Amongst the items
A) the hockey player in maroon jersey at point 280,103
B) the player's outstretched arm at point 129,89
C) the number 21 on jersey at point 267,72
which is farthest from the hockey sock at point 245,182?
-*-
Print the material above verbatim, reproducing every line without any alteration.

Amongst the items
A) the hockey player in maroon jersey at point 280,103
B) the player's outstretched arm at point 129,89
C) the number 21 on jersey at point 267,72
which is farthest from the hockey sock at point 245,182?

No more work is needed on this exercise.